- _Required work_: Copy the stretch from the line containing "Within the frame" through the line containing "2. the flame at the point at 301,151", replacing "tree" with "lamp post" and leaving everything else unchanged.
--- begin ---
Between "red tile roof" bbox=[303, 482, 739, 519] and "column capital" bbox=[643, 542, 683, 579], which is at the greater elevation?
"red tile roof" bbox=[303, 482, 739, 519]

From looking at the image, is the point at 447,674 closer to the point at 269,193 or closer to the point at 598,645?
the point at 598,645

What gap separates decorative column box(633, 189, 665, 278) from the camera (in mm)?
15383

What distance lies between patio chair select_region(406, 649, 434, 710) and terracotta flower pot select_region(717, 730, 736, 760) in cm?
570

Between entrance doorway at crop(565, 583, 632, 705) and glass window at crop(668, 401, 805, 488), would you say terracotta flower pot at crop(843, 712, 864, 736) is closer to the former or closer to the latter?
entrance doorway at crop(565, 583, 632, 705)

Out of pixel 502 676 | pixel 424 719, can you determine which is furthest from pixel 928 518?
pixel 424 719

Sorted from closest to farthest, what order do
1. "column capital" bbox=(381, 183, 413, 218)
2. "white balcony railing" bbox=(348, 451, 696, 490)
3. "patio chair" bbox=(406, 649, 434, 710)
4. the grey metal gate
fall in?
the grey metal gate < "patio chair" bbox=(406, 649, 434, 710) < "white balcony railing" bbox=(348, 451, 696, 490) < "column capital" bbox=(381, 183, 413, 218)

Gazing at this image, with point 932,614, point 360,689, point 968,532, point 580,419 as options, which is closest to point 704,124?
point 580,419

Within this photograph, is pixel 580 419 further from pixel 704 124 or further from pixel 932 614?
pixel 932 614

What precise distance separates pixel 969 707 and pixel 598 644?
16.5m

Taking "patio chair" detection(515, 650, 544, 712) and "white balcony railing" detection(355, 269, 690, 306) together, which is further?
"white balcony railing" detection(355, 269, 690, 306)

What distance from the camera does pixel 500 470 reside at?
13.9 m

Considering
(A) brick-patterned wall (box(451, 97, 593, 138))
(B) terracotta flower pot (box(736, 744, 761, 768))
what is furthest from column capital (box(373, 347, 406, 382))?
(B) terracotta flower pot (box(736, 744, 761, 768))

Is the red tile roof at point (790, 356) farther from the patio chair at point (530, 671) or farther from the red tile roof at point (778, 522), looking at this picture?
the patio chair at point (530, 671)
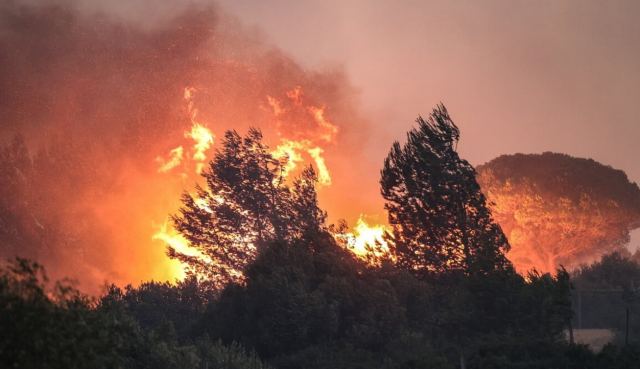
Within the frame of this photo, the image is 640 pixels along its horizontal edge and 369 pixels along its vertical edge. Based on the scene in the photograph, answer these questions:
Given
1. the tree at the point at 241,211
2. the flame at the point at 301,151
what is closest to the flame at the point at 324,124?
the flame at the point at 301,151

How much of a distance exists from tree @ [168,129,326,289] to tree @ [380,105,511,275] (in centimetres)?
951

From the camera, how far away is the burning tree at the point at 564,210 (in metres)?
117

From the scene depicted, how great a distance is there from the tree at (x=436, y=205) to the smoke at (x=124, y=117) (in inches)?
1363

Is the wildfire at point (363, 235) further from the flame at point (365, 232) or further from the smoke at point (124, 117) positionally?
the smoke at point (124, 117)

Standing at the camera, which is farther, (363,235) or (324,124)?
(324,124)

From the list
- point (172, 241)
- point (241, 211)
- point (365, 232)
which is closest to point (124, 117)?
point (172, 241)

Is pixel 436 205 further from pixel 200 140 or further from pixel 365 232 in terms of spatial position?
pixel 200 140

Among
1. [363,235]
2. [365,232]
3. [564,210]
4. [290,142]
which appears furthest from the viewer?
[564,210]

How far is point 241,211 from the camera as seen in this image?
237ft

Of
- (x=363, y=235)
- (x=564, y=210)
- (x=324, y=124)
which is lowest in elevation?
(x=363, y=235)

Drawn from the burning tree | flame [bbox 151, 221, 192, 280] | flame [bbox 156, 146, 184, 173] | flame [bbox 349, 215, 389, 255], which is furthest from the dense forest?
the burning tree

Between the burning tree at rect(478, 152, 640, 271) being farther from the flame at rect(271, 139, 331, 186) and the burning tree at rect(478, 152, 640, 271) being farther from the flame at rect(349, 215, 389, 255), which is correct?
the flame at rect(349, 215, 389, 255)

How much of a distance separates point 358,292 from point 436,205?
11368 millimetres

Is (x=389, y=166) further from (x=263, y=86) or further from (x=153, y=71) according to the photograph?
(x=153, y=71)
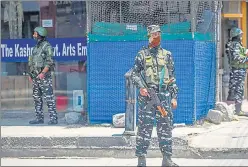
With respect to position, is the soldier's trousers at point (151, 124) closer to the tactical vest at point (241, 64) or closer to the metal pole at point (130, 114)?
the metal pole at point (130, 114)

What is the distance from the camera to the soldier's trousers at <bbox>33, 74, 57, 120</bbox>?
9.98 meters

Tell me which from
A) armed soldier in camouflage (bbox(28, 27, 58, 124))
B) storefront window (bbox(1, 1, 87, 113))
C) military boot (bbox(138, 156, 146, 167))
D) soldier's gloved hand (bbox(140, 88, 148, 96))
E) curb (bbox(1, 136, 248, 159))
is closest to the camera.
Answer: soldier's gloved hand (bbox(140, 88, 148, 96))

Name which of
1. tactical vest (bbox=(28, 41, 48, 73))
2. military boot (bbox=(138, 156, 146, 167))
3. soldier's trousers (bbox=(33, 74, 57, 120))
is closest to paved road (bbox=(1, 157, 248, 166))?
military boot (bbox=(138, 156, 146, 167))

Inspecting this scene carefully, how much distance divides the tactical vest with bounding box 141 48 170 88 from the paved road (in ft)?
4.56

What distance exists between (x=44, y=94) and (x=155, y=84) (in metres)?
3.59

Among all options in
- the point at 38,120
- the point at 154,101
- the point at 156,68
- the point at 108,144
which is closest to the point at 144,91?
the point at 154,101

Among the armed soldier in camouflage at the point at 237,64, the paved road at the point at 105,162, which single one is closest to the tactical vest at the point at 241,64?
the armed soldier in camouflage at the point at 237,64

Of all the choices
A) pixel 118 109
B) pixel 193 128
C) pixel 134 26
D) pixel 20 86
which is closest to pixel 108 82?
pixel 118 109

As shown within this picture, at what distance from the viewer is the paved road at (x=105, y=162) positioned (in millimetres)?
7707

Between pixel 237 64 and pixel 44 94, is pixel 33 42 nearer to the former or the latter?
pixel 44 94

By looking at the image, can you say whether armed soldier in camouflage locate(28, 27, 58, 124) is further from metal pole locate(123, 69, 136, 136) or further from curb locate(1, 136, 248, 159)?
metal pole locate(123, 69, 136, 136)

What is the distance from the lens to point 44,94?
10016mm

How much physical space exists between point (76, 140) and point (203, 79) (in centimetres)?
311

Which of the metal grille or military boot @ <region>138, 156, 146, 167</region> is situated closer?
military boot @ <region>138, 156, 146, 167</region>
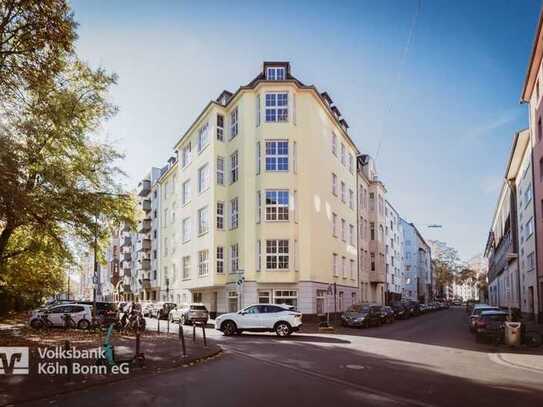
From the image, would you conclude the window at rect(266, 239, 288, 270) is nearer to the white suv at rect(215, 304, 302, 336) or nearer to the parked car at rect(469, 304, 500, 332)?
the white suv at rect(215, 304, 302, 336)

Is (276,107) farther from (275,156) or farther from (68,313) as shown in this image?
(68,313)

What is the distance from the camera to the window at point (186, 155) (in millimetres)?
44347

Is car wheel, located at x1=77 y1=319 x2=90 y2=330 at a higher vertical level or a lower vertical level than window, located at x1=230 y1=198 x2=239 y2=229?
lower

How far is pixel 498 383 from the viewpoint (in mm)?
11133

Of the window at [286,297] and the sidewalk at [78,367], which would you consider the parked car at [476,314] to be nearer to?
the window at [286,297]

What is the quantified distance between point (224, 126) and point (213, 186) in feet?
16.9

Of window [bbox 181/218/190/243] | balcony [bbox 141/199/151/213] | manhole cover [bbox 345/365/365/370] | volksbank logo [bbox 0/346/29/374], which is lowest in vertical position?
manhole cover [bbox 345/365/365/370]

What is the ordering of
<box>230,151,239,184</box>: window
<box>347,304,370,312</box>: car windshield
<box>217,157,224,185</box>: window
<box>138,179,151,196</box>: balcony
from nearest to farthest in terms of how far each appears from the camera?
<box>347,304,370,312</box>: car windshield → <box>230,151,239,184</box>: window → <box>217,157,224,185</box>: window → <box>138,179,151,196</box>: balcony

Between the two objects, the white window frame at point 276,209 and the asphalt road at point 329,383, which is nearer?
the asphalt road at point 329,383

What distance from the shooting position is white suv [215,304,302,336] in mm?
23516

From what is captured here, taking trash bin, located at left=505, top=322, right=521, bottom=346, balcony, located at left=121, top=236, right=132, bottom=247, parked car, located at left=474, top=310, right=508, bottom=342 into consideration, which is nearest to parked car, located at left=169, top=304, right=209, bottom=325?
parked car, located at left=474, top=310, right=508, bottom=342

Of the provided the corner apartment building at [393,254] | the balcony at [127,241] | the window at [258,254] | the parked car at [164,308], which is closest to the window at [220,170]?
the window at [258,254]

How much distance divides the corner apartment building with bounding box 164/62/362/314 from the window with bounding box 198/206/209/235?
3.2 inches

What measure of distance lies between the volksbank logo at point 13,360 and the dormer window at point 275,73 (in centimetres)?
2532
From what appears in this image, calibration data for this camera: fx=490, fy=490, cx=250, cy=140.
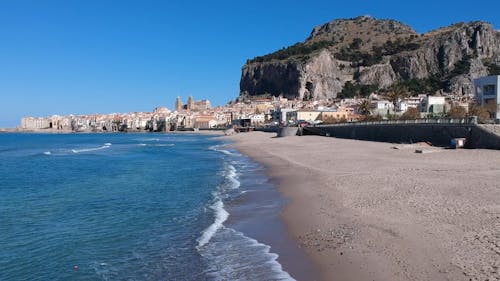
--- end ---
- _Exercise answer_:
Within the frame of this photo, the image is 640 pixels along its horizontal edge and 369 pixels along its vertical edge. Based on the scene in the photograph, answer these questions:
Given
1. the lamp post at the point at 241,211
2. the flame at the point at 301,151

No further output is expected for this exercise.